• _Selected extract_
= = = = = = =
The problem here is that an "XML parser" is not required to actually
produce any output on its own, it is assumed that there is some higher
level application it is interacting with. The problem above occurs if,
for instance, the machine writes out the input document with all the
entities expanded onto its "tape", in other words, if it has to "call"
some function of the higher level application and pass in the value of
an attribute with all entities expanded as a "type position" and then
the higher level application takes over.

That is a common API, and it seems that this scenario does have the
problem above, the "parser" is in need of more tape than what can be
described as a linear function in terms of the input length, but that's
an implementation choice; it would be fine if the "parser" component
reports only small bits to the higher level application. Generally, it
may be best to study the "complexity" of XML in terms of what is needed
to determine whether an input string is a "well-formed XML document", 
under the assumption that the input string is encoded using a character
encoding supported by the XML processor and the encoding isn't any more
complex than the processor itself.
= = = = = = =
• _Recorded data_
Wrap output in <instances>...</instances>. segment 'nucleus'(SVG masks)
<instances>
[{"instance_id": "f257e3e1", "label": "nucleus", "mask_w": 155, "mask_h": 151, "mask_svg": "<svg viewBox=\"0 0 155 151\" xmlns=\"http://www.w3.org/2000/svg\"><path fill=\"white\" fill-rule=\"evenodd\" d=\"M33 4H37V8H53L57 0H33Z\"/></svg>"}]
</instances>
= = = = = = =
• _Required work_
1. From the passage on XML parsing, quote the text from "That is a common" to "the processor itself.".
2. List each distinct word or phrase that the passage on XML parsing places inside double quotation marks, giving each one only once.

• _Solutions for each task_
1.
That is a common API, and it seems that this scenario does have the
problem above, the "parser" is in need of more tape than what can be
described as a linear function in terms of the input length, but that's
an implementation choice; it would be fine if the "parser" component
reports only small bits to the higher level application. Generally, it
may be best to study the "complexity" of XML in terms of what is needed
to determine whether an input string is a "well-formed XML document", 
under the assumption that the input string is encoded using a character
encoding supported by the XML processor and the encoding isn't any more
complex than the processor itself.

2.
- XML parser
- tape
- call
- type position
- parser
- complexity
- well-formed XML document